_Page text_.
>> START
Learning what it takes to edit sentences.

Akarshan Kumar
10 min readJan 9, 2022
Photo by Aaron Burden on Unsplash

The blog discusses

  1. The Problem Statement and Data
  2. EDA on data
  3. Building a base model with CNN and Lstm
  4. Using BERT for word embeddings and Model analysis
  5. Deployment of solution
  6. Conclusion and Future Work

The Problem Statement and Data

In the recent past, there have been attempts by conventional ML models to perform operations on sequence classification tasks( including but not limited to NLP). The conventional models achieve a decent performance score on the task as well. But after the emergence of BERT and TRANSFORMERS as a new epitome of models to handle sequence classification tasks, we must re-render these sequence classification tasks.

This blog trains three Bert variants ( BERT, RoBERTa, SciBERT) with fine-tuning approach, on existing sentence classification task, and compare the results with baseline models. The problem of finding grammatical errors in a sentence is the sequence classification task that has been chosen to enhance upon. Elaborating on the task, we are given a sentence to work with where we need to identify grammatical errors present in it i.e. to predict, given a sentence, does the sentence needs editing or not. We care for both False positives and False Negatives in performance so the F1 score was chosen as the metric of use.

We have taken data from the paper ‘A Report on the Automatic Evaluation of Scientific Writing Shared Task’. AESW is the task of identifying sentences in need of correction to ensure their appropriateness in scientific prose. The data set comes from a professional editing company, VTeX, with two aligned versions of the same text — before and after editing — and covers a variety of textual infelicities that proofreaders have edited.
>> END
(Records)
>> START
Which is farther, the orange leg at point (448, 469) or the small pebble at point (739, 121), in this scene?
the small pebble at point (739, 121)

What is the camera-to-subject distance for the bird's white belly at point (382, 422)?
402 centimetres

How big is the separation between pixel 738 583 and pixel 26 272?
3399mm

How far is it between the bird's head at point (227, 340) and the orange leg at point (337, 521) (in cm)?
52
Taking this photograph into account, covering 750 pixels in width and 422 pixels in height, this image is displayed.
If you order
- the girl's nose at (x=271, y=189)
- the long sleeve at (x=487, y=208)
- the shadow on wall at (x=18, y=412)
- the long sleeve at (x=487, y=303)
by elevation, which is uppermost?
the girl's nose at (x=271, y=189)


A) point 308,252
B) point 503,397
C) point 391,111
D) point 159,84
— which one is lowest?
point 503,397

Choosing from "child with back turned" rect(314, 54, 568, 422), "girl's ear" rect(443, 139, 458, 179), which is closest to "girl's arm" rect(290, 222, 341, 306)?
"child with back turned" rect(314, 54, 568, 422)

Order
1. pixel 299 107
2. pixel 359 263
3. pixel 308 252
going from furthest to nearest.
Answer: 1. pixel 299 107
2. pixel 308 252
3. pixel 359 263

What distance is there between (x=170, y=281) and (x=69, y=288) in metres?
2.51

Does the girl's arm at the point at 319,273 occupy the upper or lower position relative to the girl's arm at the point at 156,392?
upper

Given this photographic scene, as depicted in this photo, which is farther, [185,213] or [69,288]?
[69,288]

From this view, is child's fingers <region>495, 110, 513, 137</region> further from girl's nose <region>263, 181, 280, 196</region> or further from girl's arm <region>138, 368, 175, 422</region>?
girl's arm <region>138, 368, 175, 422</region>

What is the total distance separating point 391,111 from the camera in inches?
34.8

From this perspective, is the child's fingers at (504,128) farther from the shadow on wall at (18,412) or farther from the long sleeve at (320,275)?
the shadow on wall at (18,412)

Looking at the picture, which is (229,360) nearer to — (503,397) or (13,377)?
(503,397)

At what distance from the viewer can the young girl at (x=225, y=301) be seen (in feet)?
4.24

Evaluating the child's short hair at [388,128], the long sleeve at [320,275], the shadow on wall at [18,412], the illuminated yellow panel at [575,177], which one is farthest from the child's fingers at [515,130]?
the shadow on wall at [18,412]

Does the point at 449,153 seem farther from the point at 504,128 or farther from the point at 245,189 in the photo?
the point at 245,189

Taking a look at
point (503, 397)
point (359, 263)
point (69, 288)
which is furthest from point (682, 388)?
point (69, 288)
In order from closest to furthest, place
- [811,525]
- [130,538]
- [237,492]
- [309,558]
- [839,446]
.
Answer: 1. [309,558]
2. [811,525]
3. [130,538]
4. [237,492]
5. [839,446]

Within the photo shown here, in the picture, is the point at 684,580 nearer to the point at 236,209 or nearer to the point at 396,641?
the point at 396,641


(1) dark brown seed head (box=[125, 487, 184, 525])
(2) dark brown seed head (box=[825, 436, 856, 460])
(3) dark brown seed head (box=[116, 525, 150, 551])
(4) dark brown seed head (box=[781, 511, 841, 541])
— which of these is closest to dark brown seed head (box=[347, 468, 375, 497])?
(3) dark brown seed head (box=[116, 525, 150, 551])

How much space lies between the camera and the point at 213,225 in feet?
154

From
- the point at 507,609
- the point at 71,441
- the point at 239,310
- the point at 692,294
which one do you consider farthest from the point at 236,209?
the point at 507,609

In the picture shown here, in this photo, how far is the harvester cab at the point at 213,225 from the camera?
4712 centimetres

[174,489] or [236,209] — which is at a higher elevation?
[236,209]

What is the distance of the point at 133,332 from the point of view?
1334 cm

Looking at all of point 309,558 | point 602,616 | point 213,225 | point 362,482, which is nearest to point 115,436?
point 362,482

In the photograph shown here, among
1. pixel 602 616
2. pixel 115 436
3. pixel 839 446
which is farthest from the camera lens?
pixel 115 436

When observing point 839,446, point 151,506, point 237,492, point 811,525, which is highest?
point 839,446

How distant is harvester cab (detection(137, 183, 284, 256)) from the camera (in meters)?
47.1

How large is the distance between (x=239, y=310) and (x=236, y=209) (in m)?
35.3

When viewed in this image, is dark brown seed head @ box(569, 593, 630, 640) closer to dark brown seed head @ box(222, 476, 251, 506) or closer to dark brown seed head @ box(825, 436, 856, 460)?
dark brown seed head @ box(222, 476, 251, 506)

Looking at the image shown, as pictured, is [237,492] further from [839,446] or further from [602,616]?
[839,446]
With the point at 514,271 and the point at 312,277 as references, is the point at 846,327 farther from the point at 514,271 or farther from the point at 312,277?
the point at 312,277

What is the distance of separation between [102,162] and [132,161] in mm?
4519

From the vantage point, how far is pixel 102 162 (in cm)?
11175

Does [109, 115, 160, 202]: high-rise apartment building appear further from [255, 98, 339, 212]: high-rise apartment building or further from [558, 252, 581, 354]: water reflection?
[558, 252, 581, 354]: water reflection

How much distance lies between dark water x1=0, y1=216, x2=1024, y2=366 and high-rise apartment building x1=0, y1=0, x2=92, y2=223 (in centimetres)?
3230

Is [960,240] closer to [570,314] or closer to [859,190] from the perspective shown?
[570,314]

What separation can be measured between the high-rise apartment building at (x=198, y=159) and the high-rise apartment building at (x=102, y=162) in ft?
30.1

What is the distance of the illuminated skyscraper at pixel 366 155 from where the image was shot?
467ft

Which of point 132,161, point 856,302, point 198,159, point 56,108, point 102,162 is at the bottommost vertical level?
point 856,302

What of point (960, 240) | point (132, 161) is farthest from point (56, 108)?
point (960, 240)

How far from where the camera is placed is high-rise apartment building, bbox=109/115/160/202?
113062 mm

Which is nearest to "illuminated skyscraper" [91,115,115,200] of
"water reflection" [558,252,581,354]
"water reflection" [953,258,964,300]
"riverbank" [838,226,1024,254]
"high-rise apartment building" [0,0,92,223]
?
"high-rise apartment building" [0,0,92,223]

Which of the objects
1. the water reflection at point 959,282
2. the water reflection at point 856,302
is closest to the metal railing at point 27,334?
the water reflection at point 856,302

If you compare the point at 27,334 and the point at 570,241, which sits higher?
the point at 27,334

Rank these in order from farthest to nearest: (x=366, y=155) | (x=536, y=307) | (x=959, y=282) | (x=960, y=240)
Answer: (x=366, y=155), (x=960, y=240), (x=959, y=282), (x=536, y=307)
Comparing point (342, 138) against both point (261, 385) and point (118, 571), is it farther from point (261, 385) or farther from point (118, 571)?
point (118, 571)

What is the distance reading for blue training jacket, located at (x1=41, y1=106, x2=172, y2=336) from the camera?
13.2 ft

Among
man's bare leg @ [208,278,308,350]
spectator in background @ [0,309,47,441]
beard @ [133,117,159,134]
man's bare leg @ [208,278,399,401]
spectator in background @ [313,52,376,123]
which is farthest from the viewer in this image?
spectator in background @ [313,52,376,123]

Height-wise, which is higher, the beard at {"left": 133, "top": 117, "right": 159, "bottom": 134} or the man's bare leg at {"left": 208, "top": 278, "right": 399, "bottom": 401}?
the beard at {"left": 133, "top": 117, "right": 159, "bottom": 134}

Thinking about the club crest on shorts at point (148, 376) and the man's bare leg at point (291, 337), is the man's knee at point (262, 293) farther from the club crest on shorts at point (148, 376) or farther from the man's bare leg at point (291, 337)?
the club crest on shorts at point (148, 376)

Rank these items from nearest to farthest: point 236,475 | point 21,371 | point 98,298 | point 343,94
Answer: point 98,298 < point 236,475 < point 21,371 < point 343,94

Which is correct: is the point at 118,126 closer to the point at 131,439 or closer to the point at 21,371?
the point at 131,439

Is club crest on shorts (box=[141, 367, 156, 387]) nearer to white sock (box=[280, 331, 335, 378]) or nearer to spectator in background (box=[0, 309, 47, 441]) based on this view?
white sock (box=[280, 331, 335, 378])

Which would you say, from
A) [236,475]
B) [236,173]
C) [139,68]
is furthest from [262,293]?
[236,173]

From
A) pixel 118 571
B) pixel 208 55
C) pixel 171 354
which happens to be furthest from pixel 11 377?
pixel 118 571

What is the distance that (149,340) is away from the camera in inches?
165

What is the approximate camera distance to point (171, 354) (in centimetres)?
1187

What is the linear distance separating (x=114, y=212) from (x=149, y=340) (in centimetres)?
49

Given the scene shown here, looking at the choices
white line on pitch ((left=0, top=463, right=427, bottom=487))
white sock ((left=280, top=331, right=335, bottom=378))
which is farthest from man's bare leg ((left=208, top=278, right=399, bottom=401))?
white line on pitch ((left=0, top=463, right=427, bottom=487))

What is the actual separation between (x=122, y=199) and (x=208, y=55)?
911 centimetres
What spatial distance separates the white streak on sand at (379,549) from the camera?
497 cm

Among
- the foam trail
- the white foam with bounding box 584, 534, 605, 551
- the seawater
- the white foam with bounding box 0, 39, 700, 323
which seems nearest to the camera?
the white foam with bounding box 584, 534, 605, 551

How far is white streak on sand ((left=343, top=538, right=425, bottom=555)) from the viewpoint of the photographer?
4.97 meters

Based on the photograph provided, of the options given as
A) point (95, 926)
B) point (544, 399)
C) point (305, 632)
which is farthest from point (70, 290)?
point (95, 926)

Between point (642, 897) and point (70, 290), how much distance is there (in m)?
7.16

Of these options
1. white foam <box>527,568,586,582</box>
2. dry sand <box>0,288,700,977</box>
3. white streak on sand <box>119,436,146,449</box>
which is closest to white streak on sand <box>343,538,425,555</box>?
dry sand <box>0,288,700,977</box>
>> END
_Actions to take_.
- A) Check each statement against the sentence-editing blog above. (i) The blog fine-tunes three BERT variants. (ii) Accuracy was picked as the performance metric. (iii) The data set comes from a professional editing company. For each one, answer yes or no and quote the deciding words from the blog.
- B) Proceed with the sentence-editing blog above, starting right after its final sentence.

_The responses_.
- A)
(i) Yes: "This blog trains three Bert variants ( BERT, RoBERTa, SciBERT) with fine-tuning approach"
(ii) No: "so the F1 score was chosen as the metric of use."
(iii) Yes: "The data set comes from a professional editing company, VTeX"

- B)
A fragment of Data.

EDA on data

The data at hand has to be extracted from the XML format to CSV.

Then the preliminary exploration shows that there are 1,189,412 data points. The number of extracted columns is 7. SID is just sentence ID. The domain tells from which scientific domain does the sentence belongs, it contains string values. SBE is the state of the sentence before editing, and SAE is the state of the sentence after editing is done. If the sentence requires editing then these two columns will contain different sentences else they will have the same sentence which can be read as a string. del_word column contains values(including spaces) as the texts that had to be deleted for correcting sentences. ins_word column contains values(including spaces) as the texts that had to be inserted for correcting sentences. The label contains 1 or 0 corresponding to a grammatically wrong sentence or otherwise.

Null values are rare in SBE and SAE, we can directly drop them. For null values in del_word and ins_word, we can impute it with blank. Note: For correcting a wrong sentence we don't have to always delete a word from it, we can just insert the missing text and vise versa. Whereas for sentences that do not need editing del_word and ins_word are always blank.

Most Del_words from Sentences that need editing
Most Ins_words from Sentences that need editing
Top 10 Pairs of Del_words, Ins_word from Sentences that need editing

From the above three images, it is evident that minuscule grammatical errors plague most of the sentences that need editing. This makes the job of finding errors in a sentence hard as all kinds of sentences are overwhelmed with these features.

From the distribution of Label, we can see this is an imbalanced dataset with most of the sentences not needing an edit.

Percentwise Label distribution

From the Distribution of Domain column, we can see that most of the sentences come from a paper written in the domain of Mathematics, Physics, Engineering, and Computer science.

Distribution of sentence length in SBE
Distribution of sentence length in SAE

From the above 2 graphs, we can see that the distribution of sentence length follows a typical Log distribution, as expected from sentence data, for both sentences before editing and sentence after editing.

Word Share distribution between SAE and SBE

Word share is the ratio of the number of words 2 sentences have in common to the number of words 2 sentences have in total(i.e intersection over Union all for distinct words used). From the above EDA we can see for the sentences not needing an edit it is perfectly 0.5, while for the sentence that needs editing it is though left-skewed but many sentences still have near 0.5-word similarity. This indicates that most of the sentences need minor editing only, as we saw in the earlier analysis also.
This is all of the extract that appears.